El Banco de Inglaterra ha recuperado la unanimidad, al menos en sus votaciones. El pasado 8 de diciembre, todos sus consejeros votaron por dejar los tipos de interés sin cambios, en el 0,5%, y por mantener congelado, en 275.000 millones de libras, su programa de deuda.
Pero este importe podría aumentar en los próximos meses. Esta al menos es la propuesta planteada por varios consejeros del Banco de Inglaterra en su última reunión. Según recogen las actas, "algunos miembros continuaron apreciando que el balance de riesgos inflacionistas en las proyecciones del informe de inflación de noviembre apuntan a que una mayor expansión del programa de compra de activos podría ser bienvenida". Los consejeros incidían en el deterioro de las expectativas económicas en el último mes, con la sombra de la recesión de fondo.

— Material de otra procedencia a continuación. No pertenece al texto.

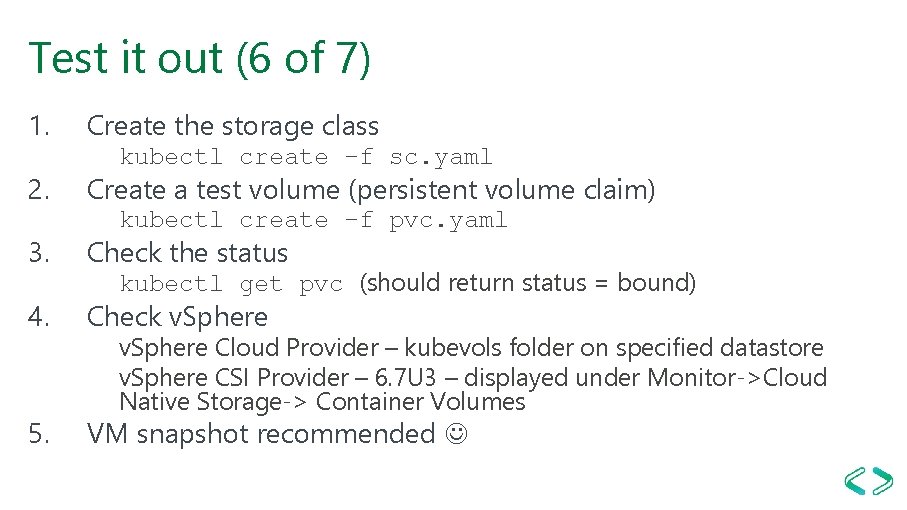 Test it out (6 of 7)

1. Create the storage class
kubectl create -f sc.yaml

2. Create a test volume (persistent volume claim)
kubectl create -f pvc.yaml

3. Check the status
kubectl get pvc (should return status = bound)

4. Check vSphere
vSphere Cloud Provider – kubevols folder on specified datastore
vSphere CSI Provider – 6.7U3 – displayed under Monitor->Cloud Native Storage-> Container Volumes

5. VM snapshot recommended ☺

El incremento en las compras de deuda podría tener lugar el próximo mes de febrero, según los analistas consultados por Reuters. En esta línea apuntan también el vicegobernador y el economista jefe del Banco de Inglaterra, Charles Bean y Spencer Dale, respectivamente. Ambos proponen esperar al menos hasta el fin del plazo del actual programa de compra de deuda, que tiene lugar a finales de febrero, y hasta la publicación en febrero de las nuevas estimaciones de inflación.